Ireland is going vertical

It might not be exactly a “giant leap for mankind,” but when Jenny Twomey bought some excess luggage weight for her journey home to Cork from the U.S for a very unusual import, she knew what she was doing was probably a first for Ireland.

Jenny, born in Missouri but married to an Irishman and settled in Crosshaven, was bringing home a so-called ‘Tower Garden’ to try her hand at cultivating salads and vegetables in her home. Vertical tower gardens are a space-age innovation that many say may hold the key to the sustainable city food production of the future. 

First tested by NASA in the 1990s, the towers are vertical growing systems that feed and water plants through ‘aeroponics’, where nutrient-rich water is pumped over the plant roots in the tower’s interior at regular intervals.
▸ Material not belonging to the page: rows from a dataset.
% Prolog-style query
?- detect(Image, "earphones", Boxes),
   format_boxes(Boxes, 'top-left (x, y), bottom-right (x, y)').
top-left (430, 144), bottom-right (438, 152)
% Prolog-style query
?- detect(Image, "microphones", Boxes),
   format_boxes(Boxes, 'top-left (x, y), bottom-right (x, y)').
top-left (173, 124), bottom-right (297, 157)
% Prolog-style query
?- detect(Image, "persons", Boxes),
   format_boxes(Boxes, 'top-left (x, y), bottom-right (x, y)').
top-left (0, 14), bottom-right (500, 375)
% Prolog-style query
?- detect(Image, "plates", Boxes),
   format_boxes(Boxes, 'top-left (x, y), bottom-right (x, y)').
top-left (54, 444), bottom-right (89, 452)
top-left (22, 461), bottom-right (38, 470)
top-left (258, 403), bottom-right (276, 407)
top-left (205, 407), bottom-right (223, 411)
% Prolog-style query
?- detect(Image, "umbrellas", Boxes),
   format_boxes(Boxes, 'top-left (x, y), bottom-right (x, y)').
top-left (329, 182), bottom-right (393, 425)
They take up very little space, use over 90% less water than traditional farming, and even result in 30% more plant yield. They can even grow year-round if lights are used.
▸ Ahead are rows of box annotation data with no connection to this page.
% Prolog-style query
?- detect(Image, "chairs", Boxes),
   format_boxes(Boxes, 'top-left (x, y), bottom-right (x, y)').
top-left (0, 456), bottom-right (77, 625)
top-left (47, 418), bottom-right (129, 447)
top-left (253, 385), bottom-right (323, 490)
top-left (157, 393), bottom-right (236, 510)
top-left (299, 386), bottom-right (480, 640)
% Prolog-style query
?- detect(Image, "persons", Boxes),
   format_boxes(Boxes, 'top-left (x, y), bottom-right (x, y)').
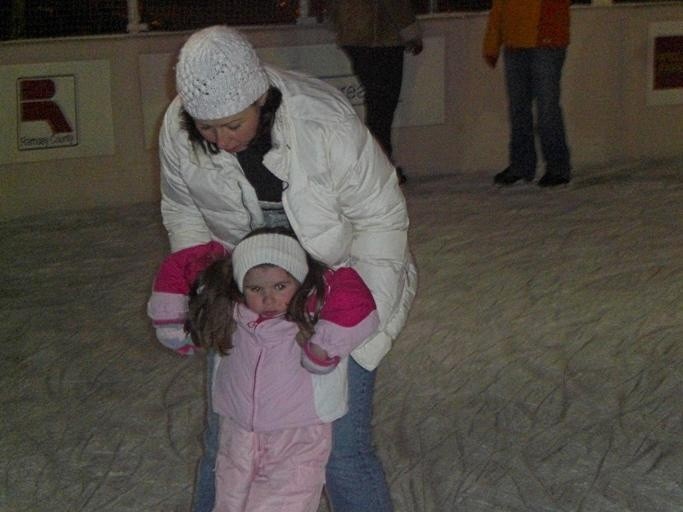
top-left (146, 224), bottom-right (380, 511)
top-left (482, 0), bottom-right (573, 187)
top-left (333, 0), bottom-right (424, 187)
top-left (155, 22), bottom-right (422, 512)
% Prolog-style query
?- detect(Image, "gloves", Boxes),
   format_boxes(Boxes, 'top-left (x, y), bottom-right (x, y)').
top-left (405, 38), bottom-right (421, 55)
top-left (310, 267), bottom-right (380, 358)
top-left (146, 240), bottom-right (231, 325)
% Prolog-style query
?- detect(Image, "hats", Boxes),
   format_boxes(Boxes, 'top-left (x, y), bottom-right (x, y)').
top-left (233, 225), bottom-right (310, 293)
top-left (174, 22), bottom-right (271, 120)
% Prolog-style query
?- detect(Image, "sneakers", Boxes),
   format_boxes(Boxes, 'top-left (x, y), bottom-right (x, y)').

The first tower farms emerged in the States 15 years ago, but to the best of Jenny’s knowledge, she was the first person to bring the idea to Ireland. She’s not a horticulturalist; she had worked as a medical rep before being introduced to Tower Gardens.

“I’m a foodie,” Jenny explains. “I saw Tim, the developer of the US company Tower Gardens, talking about the future of food at a conference in Florida. I got it immediately. I was saying, ‘when do we get them in Europe?’ For my 40th birthday, I bought myself a tower and paid for excess luggage for the flight home.”